Another soldier, a Lance Corporal said, “I just dey manage the food, it is not something that is worth the N15,000 they are taking from me monthly but wetin man go do?”

He said he believed  that the allowance was jointly contributed by the state and the Federal Government.

The soldiers described the N1,000 per day allowance as grossly inadequate.  One of them said it was generally believed  that the allowance is N5,000 daily, but that  the officers  were  short-changing them.

He said the most annoying thing was that the soldiers were made to go  back home empty-handed after the exercise. The soldier, who said this was his second time of being  deployed in  the state, explained that: “The other security outfits in the Joint Task Force deployed out of the state went away with N1m when they were being deployed from the state  but those from the Army went with  nothing.”

One of the soldiers lamented that other incentives from the governor of Borno State were not  given to them by their superiors.  He said, “There was a day we went  out with the governor and he gave the officers N12,000  each for a soldier but the officer just bought a can of coke for each of us  and did not give us anything.

“It is a pity that there is so much corruption in the system and this is discouraging,    especially  at times like this when  morale should be high to deal with the insurgents.”

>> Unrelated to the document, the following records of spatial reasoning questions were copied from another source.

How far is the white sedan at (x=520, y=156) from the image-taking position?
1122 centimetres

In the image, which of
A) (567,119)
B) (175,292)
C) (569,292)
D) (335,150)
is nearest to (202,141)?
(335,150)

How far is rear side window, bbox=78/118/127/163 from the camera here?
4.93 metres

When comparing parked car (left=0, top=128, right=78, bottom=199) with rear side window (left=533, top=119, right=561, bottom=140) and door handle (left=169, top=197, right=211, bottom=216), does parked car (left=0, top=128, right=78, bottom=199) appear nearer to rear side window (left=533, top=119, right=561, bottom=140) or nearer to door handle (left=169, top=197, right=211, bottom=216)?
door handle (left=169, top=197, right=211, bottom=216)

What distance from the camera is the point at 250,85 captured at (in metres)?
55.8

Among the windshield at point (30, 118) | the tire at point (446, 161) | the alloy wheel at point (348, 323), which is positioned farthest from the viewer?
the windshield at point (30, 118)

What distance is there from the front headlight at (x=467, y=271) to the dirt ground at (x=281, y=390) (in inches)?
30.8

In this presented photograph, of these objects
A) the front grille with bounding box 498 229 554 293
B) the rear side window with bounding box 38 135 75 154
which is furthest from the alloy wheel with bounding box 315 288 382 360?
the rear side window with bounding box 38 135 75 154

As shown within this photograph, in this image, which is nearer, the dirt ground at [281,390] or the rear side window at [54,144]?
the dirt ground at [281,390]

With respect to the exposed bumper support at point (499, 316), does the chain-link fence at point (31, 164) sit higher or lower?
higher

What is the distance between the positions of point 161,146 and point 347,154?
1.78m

The soldiers, however, said the state governments in the region  had been helpful to families of soldiers that lost their lives in the fight against the insurgents.

“The states give N1m each to the families of slain soldiers,’’ they said,  but  lamented that this, sometimes, does not get to the family of the deceased intact, alleging that officers sometimes give as little as N250,000 to some families.’’

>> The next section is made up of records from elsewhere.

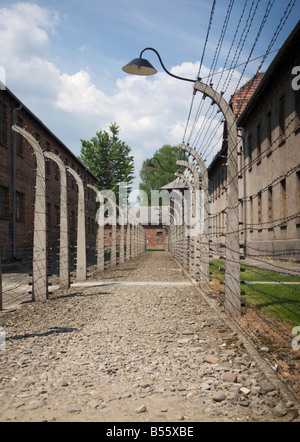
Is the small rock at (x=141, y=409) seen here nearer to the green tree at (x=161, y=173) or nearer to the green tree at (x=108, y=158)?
the green tree at (x=108, y=158)

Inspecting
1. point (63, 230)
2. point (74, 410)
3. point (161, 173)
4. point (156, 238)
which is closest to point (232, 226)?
point (74, 410)

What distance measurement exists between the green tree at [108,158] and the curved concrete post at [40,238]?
51497 millimetres

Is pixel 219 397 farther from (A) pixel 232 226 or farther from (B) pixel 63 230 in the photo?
(B) pixel 63 230

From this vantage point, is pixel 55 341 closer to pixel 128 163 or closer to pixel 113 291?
pixel 113 291

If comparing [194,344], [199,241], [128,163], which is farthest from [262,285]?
[128,163]

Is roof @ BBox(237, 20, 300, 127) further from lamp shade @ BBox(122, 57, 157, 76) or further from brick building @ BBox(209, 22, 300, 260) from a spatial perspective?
lamp shade @ BBox(122, 57, 157, 76)

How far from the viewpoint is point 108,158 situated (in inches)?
2404

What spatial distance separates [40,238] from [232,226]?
3.91 meters

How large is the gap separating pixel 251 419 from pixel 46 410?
1.42 metres

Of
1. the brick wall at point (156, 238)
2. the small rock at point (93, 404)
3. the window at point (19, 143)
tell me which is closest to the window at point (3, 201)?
the window at point (19, 143)

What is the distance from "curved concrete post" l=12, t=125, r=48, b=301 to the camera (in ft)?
29.2

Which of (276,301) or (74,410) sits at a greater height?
(276,301)

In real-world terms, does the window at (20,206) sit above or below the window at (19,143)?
below

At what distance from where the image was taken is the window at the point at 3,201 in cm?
2045
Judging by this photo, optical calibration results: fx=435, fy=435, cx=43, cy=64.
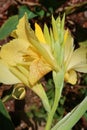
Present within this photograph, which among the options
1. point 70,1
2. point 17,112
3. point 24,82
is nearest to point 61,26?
point 24,82

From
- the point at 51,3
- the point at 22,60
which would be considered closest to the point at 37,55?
the point at 22,60

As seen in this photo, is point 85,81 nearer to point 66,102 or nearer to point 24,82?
point 66,102

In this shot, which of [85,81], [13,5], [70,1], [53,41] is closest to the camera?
[53,41]

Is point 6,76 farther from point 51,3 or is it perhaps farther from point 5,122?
point 51,3

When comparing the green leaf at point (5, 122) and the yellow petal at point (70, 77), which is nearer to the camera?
the yellow petal at point (70, 77)

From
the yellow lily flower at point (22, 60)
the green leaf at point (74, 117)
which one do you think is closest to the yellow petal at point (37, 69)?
the yellow lily flower at point (22, 60)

When Saturday PUNCH contacted the Director of Defence Information, Maj. Gen. Chris Olukolade, for comments, he said that he was not in a position to state what local and state governments were giving to the security operatives and asked that the inquiry be directed to them.

He stated also that the assistance being rendered by states was not general as each state had arrangement which might differ from the others.

Olukolade explained that the military did not have any special conditions of service for  soldiers engaging the Boko Haram  insurgents in the ongoing operation.

He said that the statutory conditions of service for the operatives were in place in the event of any incident.

He also debunked the claim that N50, 000 was the standard compensation to families who lose their members in action, noting that the amount was dependent on the rank of the personnel.

He said, “That is not correct, the conditions of service apply; there is no special condition for Boko Haram, the conditions of service apply.

“There are other entitlements and it depends on the rank of the personnel; there is the Nigerian Army Welfare Insurance, which is paid to them; there is Benevolent Funds which are also paid to them.

“All of them are meant to augment other benefits that would come up. The details of the conditions of service for soldiers apply and they differ…

“On the issue of what states or local governments are giving, what Borno claims to be using to assist may be different from that of Yobe and Adamawa, it is not universal.